Quote the data below in full, please, without altering anything.

*** INFORMATION SUPPLIED

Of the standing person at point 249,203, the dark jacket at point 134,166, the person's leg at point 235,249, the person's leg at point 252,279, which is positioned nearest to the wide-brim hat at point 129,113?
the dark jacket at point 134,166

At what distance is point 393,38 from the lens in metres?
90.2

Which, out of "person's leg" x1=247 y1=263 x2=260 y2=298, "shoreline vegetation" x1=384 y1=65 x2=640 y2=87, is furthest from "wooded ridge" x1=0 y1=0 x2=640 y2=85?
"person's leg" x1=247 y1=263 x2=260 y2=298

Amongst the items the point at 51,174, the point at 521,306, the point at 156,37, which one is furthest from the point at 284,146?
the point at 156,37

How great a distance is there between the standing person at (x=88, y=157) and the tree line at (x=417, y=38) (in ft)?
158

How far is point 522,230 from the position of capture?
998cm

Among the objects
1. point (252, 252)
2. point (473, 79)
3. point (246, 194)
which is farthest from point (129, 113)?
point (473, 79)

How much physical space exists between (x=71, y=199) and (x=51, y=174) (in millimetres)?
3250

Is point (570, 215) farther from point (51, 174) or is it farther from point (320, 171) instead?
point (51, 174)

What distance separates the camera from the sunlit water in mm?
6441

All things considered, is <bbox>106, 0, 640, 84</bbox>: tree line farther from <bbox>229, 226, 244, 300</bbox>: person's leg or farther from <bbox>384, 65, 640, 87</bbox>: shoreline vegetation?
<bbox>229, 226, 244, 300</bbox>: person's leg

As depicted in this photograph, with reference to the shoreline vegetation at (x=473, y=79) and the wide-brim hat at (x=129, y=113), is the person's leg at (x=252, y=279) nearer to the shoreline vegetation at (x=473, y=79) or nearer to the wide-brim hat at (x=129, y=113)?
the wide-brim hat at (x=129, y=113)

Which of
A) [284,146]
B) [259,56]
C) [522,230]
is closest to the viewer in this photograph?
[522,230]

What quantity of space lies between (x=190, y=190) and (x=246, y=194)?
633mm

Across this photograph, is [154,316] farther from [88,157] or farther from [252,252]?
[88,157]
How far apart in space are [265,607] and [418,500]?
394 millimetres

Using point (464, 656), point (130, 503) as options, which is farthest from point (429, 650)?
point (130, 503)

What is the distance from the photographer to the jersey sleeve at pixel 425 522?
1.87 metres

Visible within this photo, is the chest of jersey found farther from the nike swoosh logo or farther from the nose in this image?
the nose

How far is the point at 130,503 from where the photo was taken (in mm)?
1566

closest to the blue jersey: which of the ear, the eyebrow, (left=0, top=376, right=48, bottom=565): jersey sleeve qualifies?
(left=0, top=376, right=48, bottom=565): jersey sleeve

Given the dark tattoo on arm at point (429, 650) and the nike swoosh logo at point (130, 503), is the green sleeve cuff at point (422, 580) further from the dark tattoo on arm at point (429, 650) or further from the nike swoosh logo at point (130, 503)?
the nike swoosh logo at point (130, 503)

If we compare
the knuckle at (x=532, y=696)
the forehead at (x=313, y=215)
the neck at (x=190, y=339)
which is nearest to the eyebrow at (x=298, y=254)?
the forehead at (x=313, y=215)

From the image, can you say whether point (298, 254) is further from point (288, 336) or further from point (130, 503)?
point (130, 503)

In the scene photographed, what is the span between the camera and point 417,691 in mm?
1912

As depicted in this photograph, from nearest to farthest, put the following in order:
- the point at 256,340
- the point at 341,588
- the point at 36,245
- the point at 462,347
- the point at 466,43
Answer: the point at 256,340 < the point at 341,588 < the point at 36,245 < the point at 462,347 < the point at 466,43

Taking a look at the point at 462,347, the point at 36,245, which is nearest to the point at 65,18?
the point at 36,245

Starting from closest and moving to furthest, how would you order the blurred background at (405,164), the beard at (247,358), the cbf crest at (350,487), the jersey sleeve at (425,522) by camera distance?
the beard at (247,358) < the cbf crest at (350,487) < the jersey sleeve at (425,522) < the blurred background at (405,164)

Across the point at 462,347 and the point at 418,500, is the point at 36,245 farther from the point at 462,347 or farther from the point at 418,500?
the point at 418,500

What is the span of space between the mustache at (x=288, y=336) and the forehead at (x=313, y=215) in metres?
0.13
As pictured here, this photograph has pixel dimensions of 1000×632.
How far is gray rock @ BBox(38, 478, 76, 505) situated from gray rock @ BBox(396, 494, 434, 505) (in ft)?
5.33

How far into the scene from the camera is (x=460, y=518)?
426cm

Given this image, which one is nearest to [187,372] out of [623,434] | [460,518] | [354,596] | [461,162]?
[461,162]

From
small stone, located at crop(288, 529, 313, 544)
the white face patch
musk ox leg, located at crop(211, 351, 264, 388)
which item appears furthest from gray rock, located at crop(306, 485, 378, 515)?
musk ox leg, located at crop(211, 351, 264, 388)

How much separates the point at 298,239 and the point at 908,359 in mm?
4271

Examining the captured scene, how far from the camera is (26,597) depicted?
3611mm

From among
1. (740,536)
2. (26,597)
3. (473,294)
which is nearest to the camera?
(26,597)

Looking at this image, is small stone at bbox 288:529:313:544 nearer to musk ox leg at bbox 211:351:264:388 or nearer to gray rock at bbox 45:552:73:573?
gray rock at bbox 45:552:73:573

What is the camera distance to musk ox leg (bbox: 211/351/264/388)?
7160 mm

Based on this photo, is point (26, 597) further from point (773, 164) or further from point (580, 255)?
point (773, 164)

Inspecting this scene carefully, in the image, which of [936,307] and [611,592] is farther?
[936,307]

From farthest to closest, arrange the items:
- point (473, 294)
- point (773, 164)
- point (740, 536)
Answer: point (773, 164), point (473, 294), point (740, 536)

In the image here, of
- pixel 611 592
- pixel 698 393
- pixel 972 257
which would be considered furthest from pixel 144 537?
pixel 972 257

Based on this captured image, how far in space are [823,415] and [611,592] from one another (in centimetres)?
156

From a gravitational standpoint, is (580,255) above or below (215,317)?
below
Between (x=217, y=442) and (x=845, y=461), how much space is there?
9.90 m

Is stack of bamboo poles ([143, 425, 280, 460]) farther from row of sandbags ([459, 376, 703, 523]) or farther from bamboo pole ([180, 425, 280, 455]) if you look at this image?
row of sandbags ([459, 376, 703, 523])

******

FULL RESPONSE →
Of the standing person at point 249,203, the dark jacket at point 134,166, the person's leg at point 235,249, the person's leg at point 252,279, which is positioned nearest to the wide-brim hat at point 129,113?
the dark jacket at point 134,166

At what distance is point 393,38 from the lens in metres?
90.2

Which, out of "person's leg" x1=247 y1=263 x2=260 y2=298, "shoreline vegetation" x1=384 y1=65 x2=640 y2=87, is furthest from "wooded ridge" x1=0 y1=0 x2=640 y2=85?
"person's leg" x1=247 y1=263 x2=260 y2=298

Amongst the items the point at 51,174, the point at 521,306, the point at 156,37, which one is furthest from the point at 284,146?
the point at 156,37

How great a distance is there between the standing person at (x=88, y=157) and the tree line at (x=417, y=38) (in ft)?
158

How far is point 522,230 from the position of capture?
998cm

Among the objects
1. point (252, 252)
2. point (473, 79)
3. point (246, 194)
which is farthest from point (129, 113)?
point (473, 79)

How much physical space exists between (x=71, y=199) and (x=51, y=174) (in millimetres)?
3250

Is point (570, 215) farther from point (51, 174) or is it farther from point (320, 171) instead?
point (51, 174)

What distance separates the camera from the sunlit water in mm?
6441

All things considered, is <bbox>106, 0, 640, 84</bbox>: tree line farther from <bbox>229, 226, 244, 300</bbox>: person's leg or farther from <bbox>384, 65, 640, 87</bbox>: shoreline vegetation?
<bbox>229, 226, 244, 300</bbox>: person's leg

As depicted in this photograph, with reference to the shoreline vegetation at (x=473, y=79) and the wide-brim hat at (x=129, y=113), is the person's leg at (x=252, y=279) nearer to the shoreline vegetation at (x=473, y=79) or nearer to the wide-brim hat at (x=129, y=113)?
the wide-brim hat at (x=129, y=113)

Which of
A) [284,146]
B) [259,56]
C) [522,230]
is closest to the viewer in this photograph?
[522,230]

What quantity of space lies between (x=190, y=190) and (x=246, y=194)?
633mm

Across this photograph, is [154,316] farther from [88,157] or farther from [252,252]?
[88,157]
How far apart in space are [265,607] and [418,500]?
394 millimetres

Using point (464, 656), point (130, 503) as options, which is farthest from point (429, 650)?
point (130, 503)

What is the distance from the photographer to the jersey sleeve at pixel 425 522?
1.87 metres

Visible within this photo, is the chest of jersey found farther from the nike swoosh logo or farther from the nose in this image?
the nose

How far is the point at 130,503 from where the photo was taken (in mm)?
1566

closest to the blue jersey: which of the ear, the eyebrow, (left=0, top=376, right=48, bottom=565): jersey sleeve qualifies?
(left=0, top=376, right=48, bottom=565): jersey sleeve

Given the dark tattoo on arm at point (429, 650) and the nike swoosh logo at point (130, 503), is the green sleeve cuff at point (422, 580) further from the dark tattoo on arm at point (429, 650) or further from the nike swoosh logo at point (130, 503)?
the nike swoosh logo at point (130, 503)

If we compare
the knuckle at (x=532, y=696)
the forehead at (x=313, y=215)
the neck at (x=190, y=339)
which is nearest to the eyebrow at (x=298, y=254)?
the forehead at (x=313, y=215)

From the image, can you say whether point (298, 254) is further from point (288, 336) or further from point (130, 503)?
point (130, 503)

In the scene photographed, what is the span between the camera and point 417,691 in mm?
1912

As depicted in this photograph, from nearest to farthest, put the following in order:
- the point at 256,340
- the point at 341,588
- the point at 36,245
- the point at 462,347
- the point at 466,43
Answer: the point at 256,340 < the point at 341,588 < the point at 36,245 < the point at 462,347 < the point at 466,43

Taking a look at the point at 462,347, the point at 36,245, which is nearest to the point at 65,18?
the point at 36,245

Starting from closest and moving to furthest, how would you order the blurred background at (405,164), the beard at (247,358), the cbf crest at (350,487), the jersey sleeve at (425,522) by camera distance?
the beard at (247,358) < the cbf crest at (350,487) < the jersey sleeve at (425,522) < the blurred background at (405,164)

Across the point at 462,347 and the point at 418,500, is the point at 36,245 farther from the point at 462,347 or farther from the point at 418,500?
the point at 418,500

What is the span of space between the mustache at (x=288, y=336) and the forehead at (x=313, y=215) in metres?
0.13
As pictured here, this photograph has pixel dimensions of 1000×632.
How far is gray rock @ BBox(38, 478, 76, 505) situated from gray rock @ BBox(396, 494, 434, 505) (in ft)?
5.33

How far into the scene from the camera is (x=460, y=518)?
426cm

Given this image, which one is nearest to [187,372] out of [623,434] | [460,518] | [354,596] | [461,162]?
[461,162]

From
small stone, located at crop(288, 529, 313, 544)
the white face patch
musk ox leg, located at crop(211, 351, 264, 388)
which item appears furthest from gray rock, located at crop(306, 485, 378, 515)?
musk ox leg, located at crop(211, 351, 264, 388)

How much separates the point at 298,239 and the point at 908,359 in mm?
4271

Examining the captured scene, how far from the camera is (26,597) depicted?
3611mm

From among
1. (740,536)
2. (26,597)
3. (473,294)
which is nearest to the camera?
(26,597)

Looking at this image, is small stone at bbox 288:529:313:544 nearer to musk ox leg at bbox 211:351:264:388 or nearer to gray rock at bbox 45:552:73:573?
gray rock at bbox 45:552:73:573

What is the camera distance to musk ox leg (bbox: 211/351/264/388)?
7160 mm

Based on this photo, is point (26, 597) further from point (773, 164) or further from point (580, 255)?
point (773, 164)

Inspecting this scene carefully, in the image, which of [936,307] and [611,592] is farther?
[936,307]

From farthest to closest, arrange the items:
- point (473, 294)
- point (773, 164)
- point (740, 536)
Answer: point (773, 164), point (473, 294), point (740, 536)

In the image here, of
- pixel 611 592
- pixel 698 393
- pixel 972 257
which would be considered furthest from pixel 144 537?
pixel 972 257

Based on this captured image, how far in space are [823,415] and [611,592] from one another (in centimetres)?
156

From a gravitational standpoint, is (580,255) above or below (215,317)?
below
Between (x=217, y=442) and (x=845, y=461), how much space is there?
9.90 m

Is stack of bamboo poles ([143, 425, 280, 460]) farther from row of sandbags ([459, 376, 703, 523]) or farther from bamboo pole ([180, 425, 280, 455]) if you look at this image?
row of sandbags ([459, 376, 703, 523])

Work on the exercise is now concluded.